# START OF SOURCE

3. Caravaggio. If GianLorenzo Bernini is one of the leading artists of Baroque Rome (see #8 on my list), the other is undoubtedly Caravaggio (ca. 1571-1610). This artist’s reputation precedes him. He was bisexual, an alcoholic, and a murderer, and yet Caravaggio also was one of the most prized artists of cardinals and churches, despite the frequent controversy of his subjects. Using stark realism and a heightened tenebrism (the effect of light and shadow), Caravaggio helped define artistic drama. His Bacchus at the Uffizi is one of my all-time favorite paintings, and previously I had seen works like David and Goliath at the Villa Borghese. On this trip, however, I finally had an opportunity to see other famous Caravaggio works. At the Palazzo Barberini, paintings like the psychological Narcissus are paired near the serene St. Francis in Meditation, one of the most simplistically spiritual paintings ever. I was unable to see his paintings in the churches near Piazza del Popolo, but the 3 paintings on the life of St. Matthew at San Luigi dei Francesi were worth fighting the crowds to see. Sant’Agostino, however, has another of my favorite Caravaggio paintings, the Madonna of Loreto (left, image courtesy of Web Gallery of Art). This painting was considered controversial in its day because the Madonna and Christ child are unidealized and pushed to the side, literally standing in a doorway with Mary struggling to hold the baby as most young mothers would. Instead of wealthy patrons, there are farmers who worship them (note their filthy feet), adding to the startling realism of the work. Rome is where Caravaggio lived for most of his career. If it wasn’t for him, the spirit of the Baroque never may have happened at all.

2. Local Guides. There’s nothing like having friends and colleagues in other cities. They make site-seeing a new experience. While in Rome on this trip, I met up with Christina, whom I had met at Yale back in April. We had drinks at a fantastic little wine bar not far from the Campo dei Fiori called Coco e Mimi (by the name alone, I’m convinced two drag queens own it). Luca, whom I met at another conference last year at Yale, took me all over Rome, from St. Paul’s Episcopal Church with paintings by Edward Burne-Jones to dinner at a fantastic ristorante called Tre Scalini run by friends of his. Luca’s friend Marcello met up with us one afternoon, and he was the one responsible for giving us the Jesuit tour, not to mention convincing us to visit churches like Sant’Agostino. The best part about having local guides is that you get to see and do things off the beaten path, but their companionship alone also made the week an even more enjoyable experience. Saluti e grazie a Christina, Luca, e Marcello!

# END OF SOURCE
# START OF DATA LINES

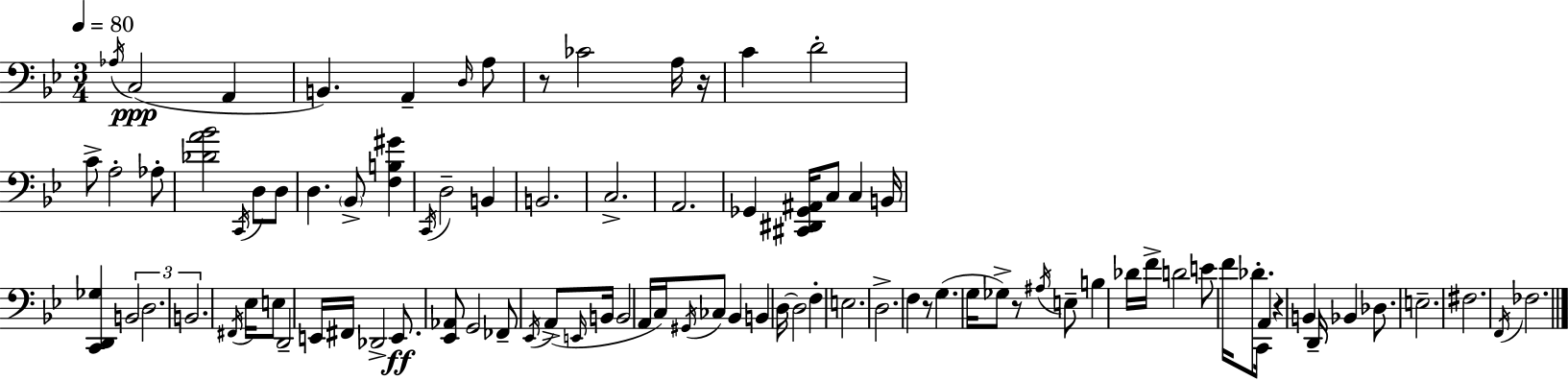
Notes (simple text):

Ab3/s C3/h A2/q B2/q. A2/q D3/s A3/e R/e CES4/h A3/s R/s C4/q D4/h C4/e A3/h Ab3/e [Db4,A4,Bb4]/h C2/s D3/e D3/e D3/q. Bb2/e [F3,B3,G#4]/q C2/s D3/h B2/q B2/h. C3/h. A2/h. Gb2/q [C#2,D#2,Gb2,A#2]/s C3/e C3/q B2/s [C2,D2,Gb3]/q B2/h D3/h. B2/h. F#2/s Eb3/s E3/e D2/h E2/s F#2/s Db2/h E2/e. [Eb2,Ab2]/e G2/h FES2/e Eb2/s A2/e E2/s B2/s B2/h A2/s C3/s G#2/s CES3/e Bb2/q B2/q D3/s D3/h F3/q E3/h. D3/h. F3/q R/e G3/q. G3/s Gb3/e R/e A#3/s E3/e B3/q Db4/s F4/s D4/h E4/e F4/s Db4/e. C2/s A2/q R/q B2/q D2/s Bb2/q Db3/e. E3/h. F#3/h. F2/s FES3/h.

# END OF DATA LINES

§ PROBLEM SET:
a: In the Rome travel piece, which church holds the Madonna of Loreto?
b: Write the next part of the Rome travel piece, picking up after its final sentence.

§ THE RESULTS:
a: Sant’Agostino.

b:
1. Cremolato. Just about everyone has heard of gelato, the Italian version of ice cream. Luca took me to San Crispino for some delicious gelato, but then Christina told me I absolutely had to go to Giolitti and I have to admit theirs was better. On my last night, Luca took me outside the city center southeast of Santa Maria Maggiore, into Rome’s Chinatown, for one of the great gelato experiences at Palazzo di Freddo. It’s their equivalent of an ice cream parlor, but they’ve become quite famous and have a few branch gelati parlors around the world. But with all the gelato, Luca outdid himself by introducing me to cremolato. Like gelato, cremolato is cold and delicious, but it’s even more creamy and available in fruit flavors. It tastes like a combination of frozen yogurt and sorbet, but it’s even better than that. Top it with panna (whipped cream), and you’ll think you’re in dessert heaven. We had it at a road-side bar and coffee shop just near the Protestant Cemetery. I had fragoli (strawberry) topped with panna. I swear it was one of the best desserts ever, perfect for a hot afternoon. It was so good, in fact, that it is officially #1 on my list of great things to do in Rome! So next time you’re there, check it out. I promise, you won’t be disappointed.

Wednesday, June 17, 2009

Rome 2009 - Part 2

Continuing the countdown of my Top 10 Favorite Things about Rome 2009...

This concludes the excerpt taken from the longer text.